■ PAGE EXTRACT
Regardless of quality control obligations of SCHOTT potentially agreed upon with regard to the PRODUCTS, CUSTOMER shall indemnify and hold SCHOTT harmless with regard to any third party claims made in connection with Defects of the PRODUCTS that were not detected by CUSTOMER during its inspection.

 

[***] CONFIDENTIAL PORTIONS OMITTED AND FILED SEPARATELY WITH THE COMMISSION.

 

6


(5) Should a Product have a Defect which is reported to SCHOTT according to § 4.(4) above, then SCHOTT’s liability shall be limited to - in SCHOTT’s sole discretion a) replacement of the Defective PRODUCTS or b) reimbursement of CUSTOMER in an amount equal to the price paid for the Defective PRODUCTS. Claims of CUSTOMER which are based on Defects reported to SCHOTT according to § 4(4) which go beyond or are of a different nature than for replacement or reimbursement are subject to the conditions under § 6 (1) and shall be limited to the net purchase price paid for the corresponding defective PRODUCT plus a margin of [***] (*** ***) of that price. All other claims in connection with Defects are expressly excluded.

 

(6) CUSTOMER shall not be entitled to claim compensation for expenses incurred in vain.

 

(7) Any return of defective PRODUCTS by CUSTOMER to SCHOTT at SCHOTT’s expense shall require the prior written approval of SCHOTT.

 

(8) All claims by CUSTOMER pursuant to this § 4 above shall be barred by statute of limitations 6 months after risk passing.

 

(9) The value of any remedies provided by SCHOTT pursuant to § 4 (5) shall count towards SCHOTT’s total liability under § 6 (1), provided that any replacement of PRODUCTS shall do so in the amount of the net sales value of said PRODUCT.

§ 5

Industrial and Intellectual Property Rights

 

(1) This Agreement confers no right or licence upon SCHOTT to any intellectual property or knowhow owned or controlled by CUSTOMER. To the extent that CUSTOMER discloses knowhow in the possession of CUSTOMER to SCHOTT for the purposes of this Agreement, SCHOTT shall only use the same in connection with the manufacture of PRODUCTS by customer.

 

(2) Any warranty by SCHOTT that the PRODUCTS are free from industrial property rights and copyrights of third parties (hereinafter referred to as “Proprietary Rights”) is excluded. The CUSTOMER shall be solely responsible for dealing with any claims by a third party against the CUSTOMER asserting infringement of Proprietary Rights as a result of use of the PRODUCTS by the CUSTOMER or its customers.

 

(3) For the avoidance of doubt, SCHOTT shall not be liable for any infringement of Proprietary Rights which is a result of special instructions issued by the CUSTOMER, or a result of the CUSTOMER or any third party modifying the PRODUCTS, or using the PRODUCTS together with products not delivered by SCHOTT or an application or use of the PRODUCTS that was neither agreed between the Parties under this Agreement nor foreseeable by SCHOTT.

■ EXERCISE REQUIREMENTS
Carry the SCHOTT agreement extract forward from its final sentence by writing the next part.

■ EXTRACTED RECORDS

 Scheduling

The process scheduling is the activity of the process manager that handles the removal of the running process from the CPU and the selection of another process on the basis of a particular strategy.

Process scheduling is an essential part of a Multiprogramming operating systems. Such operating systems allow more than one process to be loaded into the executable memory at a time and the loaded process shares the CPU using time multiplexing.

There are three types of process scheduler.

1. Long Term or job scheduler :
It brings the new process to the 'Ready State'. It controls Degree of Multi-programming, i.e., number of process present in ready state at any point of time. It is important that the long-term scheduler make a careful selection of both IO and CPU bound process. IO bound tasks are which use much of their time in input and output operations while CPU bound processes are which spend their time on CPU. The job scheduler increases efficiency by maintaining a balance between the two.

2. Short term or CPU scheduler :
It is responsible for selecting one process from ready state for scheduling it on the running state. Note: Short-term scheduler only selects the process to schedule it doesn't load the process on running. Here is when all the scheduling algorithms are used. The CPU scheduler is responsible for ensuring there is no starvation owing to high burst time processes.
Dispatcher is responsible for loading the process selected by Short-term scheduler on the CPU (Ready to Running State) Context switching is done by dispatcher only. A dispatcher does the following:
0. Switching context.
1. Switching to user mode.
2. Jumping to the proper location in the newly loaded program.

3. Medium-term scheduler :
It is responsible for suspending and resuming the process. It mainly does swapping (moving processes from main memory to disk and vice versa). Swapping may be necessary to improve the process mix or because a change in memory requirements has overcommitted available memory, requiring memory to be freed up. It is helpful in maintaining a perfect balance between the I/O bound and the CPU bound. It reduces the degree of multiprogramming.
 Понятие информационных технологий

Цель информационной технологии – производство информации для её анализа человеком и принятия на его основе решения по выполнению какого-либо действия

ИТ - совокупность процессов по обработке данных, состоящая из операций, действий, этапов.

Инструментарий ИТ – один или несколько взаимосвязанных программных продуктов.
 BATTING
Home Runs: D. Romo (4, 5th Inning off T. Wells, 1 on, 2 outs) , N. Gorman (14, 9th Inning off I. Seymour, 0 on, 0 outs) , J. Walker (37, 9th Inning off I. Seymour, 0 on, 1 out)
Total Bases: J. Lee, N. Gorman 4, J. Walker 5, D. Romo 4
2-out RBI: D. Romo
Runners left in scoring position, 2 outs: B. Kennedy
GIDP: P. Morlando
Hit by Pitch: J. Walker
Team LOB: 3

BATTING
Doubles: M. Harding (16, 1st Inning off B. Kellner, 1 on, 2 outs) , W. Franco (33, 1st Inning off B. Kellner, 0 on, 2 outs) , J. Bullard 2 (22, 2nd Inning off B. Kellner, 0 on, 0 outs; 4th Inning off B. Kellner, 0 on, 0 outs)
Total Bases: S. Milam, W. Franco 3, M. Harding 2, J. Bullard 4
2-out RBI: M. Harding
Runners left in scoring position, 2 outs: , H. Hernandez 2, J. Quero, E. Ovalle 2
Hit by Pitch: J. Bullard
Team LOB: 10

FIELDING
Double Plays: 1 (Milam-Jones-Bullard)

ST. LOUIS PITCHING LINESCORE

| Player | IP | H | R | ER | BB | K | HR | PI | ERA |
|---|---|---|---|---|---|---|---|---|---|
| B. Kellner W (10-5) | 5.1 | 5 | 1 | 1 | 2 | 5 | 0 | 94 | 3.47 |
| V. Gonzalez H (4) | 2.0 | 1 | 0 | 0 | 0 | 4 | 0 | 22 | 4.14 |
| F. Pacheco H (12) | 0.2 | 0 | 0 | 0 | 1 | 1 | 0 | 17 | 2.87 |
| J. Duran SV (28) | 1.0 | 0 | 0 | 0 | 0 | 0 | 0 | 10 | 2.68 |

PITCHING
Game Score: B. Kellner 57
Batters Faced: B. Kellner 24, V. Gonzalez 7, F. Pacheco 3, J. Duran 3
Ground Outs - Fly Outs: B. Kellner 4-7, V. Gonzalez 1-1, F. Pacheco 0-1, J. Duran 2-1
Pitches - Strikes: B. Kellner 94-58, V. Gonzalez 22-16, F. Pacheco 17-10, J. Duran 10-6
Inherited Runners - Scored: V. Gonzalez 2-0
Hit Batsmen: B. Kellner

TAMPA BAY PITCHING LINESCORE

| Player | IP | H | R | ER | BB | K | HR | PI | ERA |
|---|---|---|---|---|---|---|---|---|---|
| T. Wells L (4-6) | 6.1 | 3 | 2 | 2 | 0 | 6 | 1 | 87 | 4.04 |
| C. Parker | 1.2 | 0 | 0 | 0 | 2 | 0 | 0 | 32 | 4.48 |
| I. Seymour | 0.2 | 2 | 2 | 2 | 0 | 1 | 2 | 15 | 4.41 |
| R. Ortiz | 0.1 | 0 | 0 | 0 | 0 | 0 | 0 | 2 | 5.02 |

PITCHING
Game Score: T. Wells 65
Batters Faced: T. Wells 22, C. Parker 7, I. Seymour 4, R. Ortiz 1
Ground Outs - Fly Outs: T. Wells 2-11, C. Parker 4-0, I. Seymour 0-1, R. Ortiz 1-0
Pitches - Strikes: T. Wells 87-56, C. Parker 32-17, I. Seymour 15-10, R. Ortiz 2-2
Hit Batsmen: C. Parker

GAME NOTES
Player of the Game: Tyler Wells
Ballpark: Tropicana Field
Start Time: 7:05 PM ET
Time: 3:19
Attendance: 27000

■ TASK OUTPUT
[***] CONFIDENTIAL PORTIONS OMITTED AND FILED SEPARATELY WITH THE COMMISSION.

 

7


(4) a) The CUSTOMER shall indemnify and hold harmless SCHOTT from any and all third party claims made against SCHOTT for the infringement of Proprietary Rights as a result of the use of the PRODUCTS by the CUSTOMER.

b) The CUSTOMER shall indemnify and hold harmless SCHOTT from any and all third party claims made against SCHOTT for the infringement of Proprietary Rights as a result of the coating used to manufacture PRODUCTS with Specification Doc. No. SK-0045.

c) Control of Defense: SCHOTT shall give prompt written notice of a third party claim according to § 4. a or b to the CUSTOMER and Schott shall defend against such third party claim with the reasonable cooperation of the CUSTOMER; provided that (i) CUSTOMER shall have the right to control the defense or settlement of such a third party claim notwithstanding anything to the contrary herein, and (ii) subject to item (i) above, the CUSTOMER will not settle any such third party claim without the prior written consent of Schott, which consent shall not be unreasonably withheld, conditioned or delayed. CUSTOMER shall have the right to be present in person or through counsel at substantive legal proceedings relating to the applicable third party claim at its own expense.

 

(5) For the avoidance of doubt, it is noted that SCHOTT shall have the right to file or apply for industrial property rights, resulting from SCHOTT know how, results or improvements, developed by SCHOTT in connection with the production of PRODUCTS and related processes and treatments. The obligations of §10 remain unaffected.

§ 6

Liability, third party claims

 

(1) Subject to further contractual or statutory liability requirements, SCHOTT’s liability under or in connection with this Agreement shall be limited to cases of wilful conduct or gross negligence by SCHOTT; SCHOTT shall not be liable for any acts or omissions of auxiliary persons. SCHOTT’s liability shall be limited to direct damages and to the net purchase value of the corresponding PRODUCTS causing such liability, plus a margin of [***] (******) on that value. In particular, SCHOTT shall not be liable for lost profits, loss of production or any other indirect or consequential damages of any kind.

 

(2) Claims for damages due to Defects shall be barred 6 months after the date of passing of risk of the corresponding Products. Any and all other claims for damages under this Agreement shall be barred 6 months from the time the respective claim arises.

 

(3) CUSTOMER shall indemnify and hold harmless SCHOTT regarding any and all third party claims, regardless of their legal basis, which are made in connection with the PRODUCTS resold by CUSTOMER - possibly after re-working or processing by CUSTOMER. In view of CUSTOMER’s responsibility regarding inspection under § 4 (4), above, this shall also apply if and to the extent such third party claims are caused by Defects of the PRODUCTS not detected by CUSTOMER during inspection.

 

[***] CONFIDENTIAL PORTIONS OMITTED AND FILED SEPARATELY WITH THE COMMISSION.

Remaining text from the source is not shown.